— Start of PROVIDED TEXT —

I'm doing some fall cleaning, purging my backlogs of email and such to start the new season fresh (and attend to any important long-overdue matters, of course. But mostly it's DELETE DELETE DELETE, a trick I learned from Bob Smyth). Found an issue of IMAGE Update that I'd set aside a couple Septembers ago because of this intriguing book review;
FATHER JOE
by Tony Hendra
One of the more interesting sub-genres of memoir these days is the “coming home” story: personal narratives written by individuals who abandoned their childhood religious faith in search of liberation and fulfillment, but who have returned after many years and vicissitudes. An early entry in this genre was Dan Wakefield’s Returning. More recently, we’ve been treated to Kathleen Norris’s Dakota. Given the fact that many of these writers are Boomers who got caught up in the sixties and seventies, there will undoubtedly be more volumes to come. They are to be celebrated, especially by those of us who may suffer from the “older brother of the prodigal” syndrome. A convert—or even a re-vert, to coin a word—brings a wealth of experience, suffering, and searching back into the community of faith.
Another distinguished contribution to this category is Father Joe by Tony Hendra. His resume makes Hendra an unlikely presence in the realm of spiritual biography. He acted with John Cleese and Graham Chapman in the Cambridge Footlights troupe, a precursor to Monty Python; he was a founding editor of National Lampoon and helped establish its brand of no-holds-barred satire; he even did a turn as an actor (as “Ian Faith,” manager of the band in the hilarious mockumentary, This is Spinal Tap).

— End of PROVIDED TEXT —
— Start of RECORD SET —

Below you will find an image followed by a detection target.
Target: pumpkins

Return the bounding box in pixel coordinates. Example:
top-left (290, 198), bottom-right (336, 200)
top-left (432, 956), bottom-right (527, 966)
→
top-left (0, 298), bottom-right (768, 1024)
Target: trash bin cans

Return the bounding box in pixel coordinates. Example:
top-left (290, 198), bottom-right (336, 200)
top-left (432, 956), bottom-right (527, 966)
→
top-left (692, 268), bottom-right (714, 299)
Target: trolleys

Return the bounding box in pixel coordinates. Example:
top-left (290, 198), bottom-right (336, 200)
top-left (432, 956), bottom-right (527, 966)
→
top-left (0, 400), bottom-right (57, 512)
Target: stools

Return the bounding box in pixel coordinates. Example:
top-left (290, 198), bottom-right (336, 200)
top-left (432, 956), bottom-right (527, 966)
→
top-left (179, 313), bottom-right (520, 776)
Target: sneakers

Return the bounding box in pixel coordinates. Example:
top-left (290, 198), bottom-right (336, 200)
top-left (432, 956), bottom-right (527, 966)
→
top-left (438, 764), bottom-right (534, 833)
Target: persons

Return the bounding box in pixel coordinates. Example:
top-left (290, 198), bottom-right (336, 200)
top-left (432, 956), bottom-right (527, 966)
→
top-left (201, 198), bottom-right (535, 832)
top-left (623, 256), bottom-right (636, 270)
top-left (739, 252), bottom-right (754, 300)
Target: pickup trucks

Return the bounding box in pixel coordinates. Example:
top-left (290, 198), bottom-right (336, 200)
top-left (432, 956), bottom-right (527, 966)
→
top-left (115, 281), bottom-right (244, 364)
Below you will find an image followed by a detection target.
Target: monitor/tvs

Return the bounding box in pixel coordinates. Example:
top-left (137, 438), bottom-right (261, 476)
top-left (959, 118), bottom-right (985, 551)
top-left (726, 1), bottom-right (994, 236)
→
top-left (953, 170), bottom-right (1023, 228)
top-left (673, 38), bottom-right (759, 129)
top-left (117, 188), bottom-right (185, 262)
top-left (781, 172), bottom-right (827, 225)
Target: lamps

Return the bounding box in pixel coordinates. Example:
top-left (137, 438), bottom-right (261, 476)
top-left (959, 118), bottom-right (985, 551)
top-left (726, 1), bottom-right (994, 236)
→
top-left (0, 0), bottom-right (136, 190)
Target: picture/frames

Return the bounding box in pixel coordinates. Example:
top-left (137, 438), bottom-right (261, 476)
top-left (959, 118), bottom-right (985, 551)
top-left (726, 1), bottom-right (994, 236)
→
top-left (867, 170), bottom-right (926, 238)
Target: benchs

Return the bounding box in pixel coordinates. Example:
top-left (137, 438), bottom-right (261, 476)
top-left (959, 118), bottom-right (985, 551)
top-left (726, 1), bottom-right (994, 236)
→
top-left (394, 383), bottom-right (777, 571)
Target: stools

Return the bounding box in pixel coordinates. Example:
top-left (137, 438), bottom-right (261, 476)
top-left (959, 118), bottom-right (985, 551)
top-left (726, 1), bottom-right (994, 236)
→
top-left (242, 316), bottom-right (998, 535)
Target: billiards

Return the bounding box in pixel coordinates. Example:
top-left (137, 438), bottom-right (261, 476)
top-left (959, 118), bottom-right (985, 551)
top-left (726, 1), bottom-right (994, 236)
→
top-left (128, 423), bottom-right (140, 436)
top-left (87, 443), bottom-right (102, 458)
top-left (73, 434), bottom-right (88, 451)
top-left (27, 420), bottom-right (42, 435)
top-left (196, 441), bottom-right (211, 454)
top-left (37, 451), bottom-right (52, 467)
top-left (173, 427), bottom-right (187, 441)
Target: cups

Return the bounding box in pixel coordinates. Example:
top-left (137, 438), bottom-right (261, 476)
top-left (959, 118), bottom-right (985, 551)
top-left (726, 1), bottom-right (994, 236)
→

— End of RECORD SET —

### PROBLEMS:
- 1) In the records, begin at the line that has "Target: cups" and go through the end of the records. Write those lines out again, switching "bounding box" to "enclosing rectangle" and leaving everything else untouched.
- 2) Pick up the review of Father Joe after its last sentence and keep writing.
The review text and the records have nothing to do with each other.

### SOLVED PROBLEMS:
- 1)
Target: cups

Return the enclosing rectangle in pixel coordinates. Example:
top-left (137, 438), bottom-right (261, 476)
top-left (959, 118), bottom-right (985, 551)
top-left (726, 1), bottom-right (994, 236)
→

- 2)
But as a boy he became deeply entranced by the Benedictine Quarr Abbey on the Isle of Wight in England. There he met a living saint, Dom Joseph Warrilow, or whom Hendra writes: “Gentleness and goodness come off him like aftershave.” After his youthful infatuation with the church and monasticism, Hendra went off into the wild and wooly world of satire, sex, drugs, and rock ’n roll. But throughout those years there were letters from Father Joe and occasional visits to Quarr Abbey. In the end, Hendra did come home. While this book is a memoir, it is also a funny, tender, moving tribute to one of those rare creatures: the living saint.
(There's a full review by Image editor Gregory Wolfe at First Things, and over at the NPR site there's interview with Tony Hendra)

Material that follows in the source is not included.